We’re going to use a registry flag as per MSDN to tell IE that it should ignore all hints and render everything that your target application requests in IE11 mode.

Screenshot of regedit expanded to HKLM\SOFTWARE\Microsoft\Internet Explorer\Main\FeatureControl\FEATURE_BROWSER_EMULATION
Fig 2. An ugly hack.
  1. Pick an app you’re going to use for sign in (OneNote, Word, Excel, etc.)
  2. Go to HKLM\SOFTWARE\Microsoft\Internet Explorer\Main\FeatureControl\FEATURE_BROWSER_EMULATION
  3. Create a new REG_DWORD with the name of your chosen app (e.g. OneNote.exe), set the value to 0x00002af9 (11001).
  4. Relaunch your app and sign in! Congrats!
  5. GO BACK AND DELETE THE KEY! Don’t be lazy, do it now, otherwise you’re going to tear your hair out when something dumb breaks in the future and you’ve forgotten all about this.

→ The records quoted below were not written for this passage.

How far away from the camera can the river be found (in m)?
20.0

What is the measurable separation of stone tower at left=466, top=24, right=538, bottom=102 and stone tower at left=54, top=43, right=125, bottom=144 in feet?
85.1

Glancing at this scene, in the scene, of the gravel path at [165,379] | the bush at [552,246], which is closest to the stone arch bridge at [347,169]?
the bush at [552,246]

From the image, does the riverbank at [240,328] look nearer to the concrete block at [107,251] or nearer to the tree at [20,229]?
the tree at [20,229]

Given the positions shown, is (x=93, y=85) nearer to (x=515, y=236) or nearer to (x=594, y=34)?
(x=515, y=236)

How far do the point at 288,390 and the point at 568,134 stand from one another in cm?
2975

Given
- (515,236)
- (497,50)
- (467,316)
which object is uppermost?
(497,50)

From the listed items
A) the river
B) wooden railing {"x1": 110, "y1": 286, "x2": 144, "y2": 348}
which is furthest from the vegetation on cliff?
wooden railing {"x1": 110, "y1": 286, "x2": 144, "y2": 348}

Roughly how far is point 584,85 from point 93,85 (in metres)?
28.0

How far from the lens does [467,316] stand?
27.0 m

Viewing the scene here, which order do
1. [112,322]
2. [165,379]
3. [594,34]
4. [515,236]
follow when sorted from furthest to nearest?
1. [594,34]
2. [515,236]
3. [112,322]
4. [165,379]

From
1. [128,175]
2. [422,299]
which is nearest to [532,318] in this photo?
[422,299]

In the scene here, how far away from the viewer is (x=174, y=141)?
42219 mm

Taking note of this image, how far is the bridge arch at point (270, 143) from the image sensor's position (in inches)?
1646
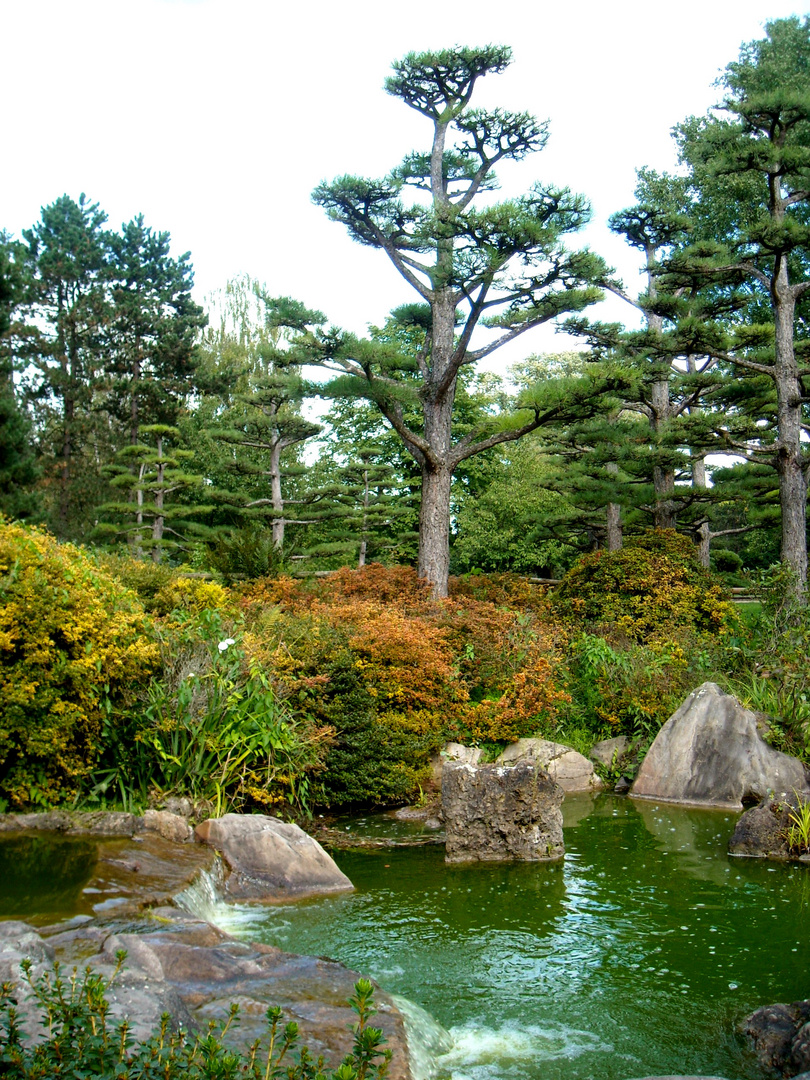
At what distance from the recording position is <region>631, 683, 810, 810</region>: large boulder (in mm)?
8930

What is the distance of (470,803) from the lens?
23.4 feet

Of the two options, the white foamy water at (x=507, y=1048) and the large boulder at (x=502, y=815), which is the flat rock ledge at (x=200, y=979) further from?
the large boulder at (x=502, y=815)

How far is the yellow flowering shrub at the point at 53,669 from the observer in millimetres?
6301

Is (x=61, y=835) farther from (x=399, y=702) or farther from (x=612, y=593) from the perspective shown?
(x=612, y=593)

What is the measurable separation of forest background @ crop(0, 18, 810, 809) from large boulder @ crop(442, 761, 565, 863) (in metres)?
1.40

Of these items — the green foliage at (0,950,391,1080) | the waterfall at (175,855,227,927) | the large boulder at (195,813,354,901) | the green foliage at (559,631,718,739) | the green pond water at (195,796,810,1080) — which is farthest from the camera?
the green foliage at (559,631,718,739)

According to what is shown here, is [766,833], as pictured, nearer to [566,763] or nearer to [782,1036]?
[566,763]

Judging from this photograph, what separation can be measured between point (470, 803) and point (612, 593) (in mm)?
7833

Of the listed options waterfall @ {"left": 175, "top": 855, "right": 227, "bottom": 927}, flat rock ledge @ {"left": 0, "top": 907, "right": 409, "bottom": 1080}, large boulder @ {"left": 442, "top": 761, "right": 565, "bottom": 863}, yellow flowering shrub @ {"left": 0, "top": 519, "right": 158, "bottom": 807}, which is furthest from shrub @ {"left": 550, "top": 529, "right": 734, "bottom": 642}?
flat rock ledge @ {"left": 0, "top": 907, "right": 409, "bottom": 1080}

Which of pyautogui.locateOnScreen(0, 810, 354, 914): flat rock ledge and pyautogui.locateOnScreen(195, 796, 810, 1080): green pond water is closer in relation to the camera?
pyautogui.locateOnScreen(195, 796, 810, 1080): green pond water

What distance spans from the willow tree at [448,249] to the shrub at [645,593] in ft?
8.09

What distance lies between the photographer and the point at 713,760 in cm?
917

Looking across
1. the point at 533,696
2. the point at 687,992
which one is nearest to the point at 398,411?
the point at 533,696

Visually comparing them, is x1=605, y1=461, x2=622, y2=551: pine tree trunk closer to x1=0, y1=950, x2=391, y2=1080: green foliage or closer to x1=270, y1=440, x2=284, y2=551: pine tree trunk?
x1=270, y1=440, x2=284, y2=551: pine tree trunk
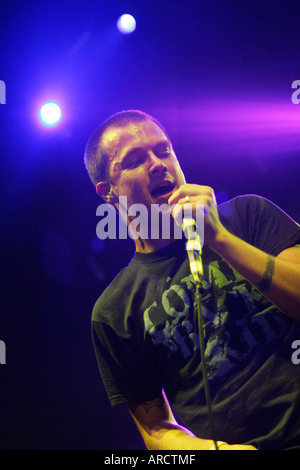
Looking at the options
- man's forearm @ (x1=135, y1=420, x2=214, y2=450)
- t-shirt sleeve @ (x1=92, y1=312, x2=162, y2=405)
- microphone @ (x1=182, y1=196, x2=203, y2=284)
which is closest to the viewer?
microphone @ (x1=182, y1=196, x2=203, y2=284)

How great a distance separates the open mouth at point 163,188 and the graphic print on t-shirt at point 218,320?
14.0 inches

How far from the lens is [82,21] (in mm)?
2209

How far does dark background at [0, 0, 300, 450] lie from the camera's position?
6.76 ft

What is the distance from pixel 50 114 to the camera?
2.25 meters

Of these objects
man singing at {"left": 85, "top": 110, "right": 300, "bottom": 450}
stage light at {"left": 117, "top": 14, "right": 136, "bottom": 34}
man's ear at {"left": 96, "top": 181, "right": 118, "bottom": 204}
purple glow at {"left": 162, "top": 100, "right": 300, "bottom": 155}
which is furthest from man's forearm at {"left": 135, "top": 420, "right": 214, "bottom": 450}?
stage light at {"left": 117, "top": 14, "right": 136, "bottom": 34}

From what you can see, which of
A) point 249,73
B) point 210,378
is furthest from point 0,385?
point 249,73

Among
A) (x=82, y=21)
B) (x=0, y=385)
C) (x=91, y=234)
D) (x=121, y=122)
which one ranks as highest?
(x=82, y=21)

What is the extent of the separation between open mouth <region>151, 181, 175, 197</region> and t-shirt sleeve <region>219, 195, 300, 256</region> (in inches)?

Option B) Ugly Fiddler MITM Hack“Fix”

Well, just use Fiddler (Or Charles) and edit the contents of the page before it lands in the target application. We’re going to change the hint from content="ie=10" to content="EdgeHTMLwhich will tell IE to render the page in IE11/Edge mode.

Screenshot of the noted FiddlerScript
Fig 3. A substantially uglier hack.
  1. Open fiddler with HTTPS interception enabled.
  2. Open the FiddlerScript tab, then go to the OnBeforeResponse function.
  3. Add this line to the function oSession.utilReplaceInResponse("ie=10","EdgeHTML");
  4. Relaunch your app and sign in! More congrats!
  5. GO BACK AND REMOVE THAT LINE FROM THE FIDDLERSCRIPT TAB! We both know that you’ll forget and the next time you’re using fiddler you’ll waste 3 hours of troubleshooting before you remember that this line is running. It has no conditions or anything, it’s what you might generously call enthusiastic programming.

One one hand this doesn’t fix the root cause because I don’t know what the root cause ACTUALLY IS. On the other hand it does finally let you sign into your 365/Visual Studio apps. If you have any ideas what the heck is going on please do share!